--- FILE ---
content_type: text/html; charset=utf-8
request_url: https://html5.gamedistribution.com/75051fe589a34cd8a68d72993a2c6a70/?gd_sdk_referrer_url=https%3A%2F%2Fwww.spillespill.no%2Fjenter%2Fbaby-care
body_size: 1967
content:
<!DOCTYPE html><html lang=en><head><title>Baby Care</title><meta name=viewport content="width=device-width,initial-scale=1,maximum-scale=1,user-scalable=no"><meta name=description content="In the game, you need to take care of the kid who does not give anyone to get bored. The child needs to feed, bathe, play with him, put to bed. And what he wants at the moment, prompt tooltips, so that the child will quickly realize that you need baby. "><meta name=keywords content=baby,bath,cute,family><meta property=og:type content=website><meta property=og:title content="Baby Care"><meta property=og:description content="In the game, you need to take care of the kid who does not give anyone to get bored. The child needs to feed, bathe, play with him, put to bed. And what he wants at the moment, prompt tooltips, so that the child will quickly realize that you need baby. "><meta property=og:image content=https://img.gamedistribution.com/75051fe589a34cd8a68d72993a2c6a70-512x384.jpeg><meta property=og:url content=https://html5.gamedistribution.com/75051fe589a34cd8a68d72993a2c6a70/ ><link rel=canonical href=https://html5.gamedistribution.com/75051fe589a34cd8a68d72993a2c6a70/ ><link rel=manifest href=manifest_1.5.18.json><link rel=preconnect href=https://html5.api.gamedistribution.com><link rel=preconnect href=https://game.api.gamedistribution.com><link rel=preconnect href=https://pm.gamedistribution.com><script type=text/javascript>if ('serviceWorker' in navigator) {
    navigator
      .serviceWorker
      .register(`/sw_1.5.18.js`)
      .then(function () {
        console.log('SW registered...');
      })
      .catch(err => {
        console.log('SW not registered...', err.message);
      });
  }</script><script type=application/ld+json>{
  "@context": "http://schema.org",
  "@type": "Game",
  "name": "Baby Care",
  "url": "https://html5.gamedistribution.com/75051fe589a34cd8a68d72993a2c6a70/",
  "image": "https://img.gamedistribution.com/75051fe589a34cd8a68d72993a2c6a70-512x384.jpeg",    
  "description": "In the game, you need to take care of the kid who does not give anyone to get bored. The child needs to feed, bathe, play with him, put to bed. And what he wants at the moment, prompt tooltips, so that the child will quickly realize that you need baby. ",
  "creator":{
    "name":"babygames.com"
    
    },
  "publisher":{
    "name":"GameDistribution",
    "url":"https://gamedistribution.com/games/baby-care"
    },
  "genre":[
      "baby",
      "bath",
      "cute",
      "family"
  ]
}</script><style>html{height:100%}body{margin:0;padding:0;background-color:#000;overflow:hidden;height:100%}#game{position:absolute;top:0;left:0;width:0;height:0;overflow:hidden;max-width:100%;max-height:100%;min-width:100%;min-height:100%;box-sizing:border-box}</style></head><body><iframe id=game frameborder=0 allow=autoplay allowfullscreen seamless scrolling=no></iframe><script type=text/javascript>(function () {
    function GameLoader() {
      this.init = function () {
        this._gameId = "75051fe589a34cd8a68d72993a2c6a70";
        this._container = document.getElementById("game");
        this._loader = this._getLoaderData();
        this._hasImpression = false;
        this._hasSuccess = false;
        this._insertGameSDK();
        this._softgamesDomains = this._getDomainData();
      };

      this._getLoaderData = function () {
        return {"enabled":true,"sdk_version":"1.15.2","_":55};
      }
****************
WHAT IS REQUIRED
Your reply must consist of a number alone: the count of lines in the listing that contain the string "this".

SOLVED EXERCISE
9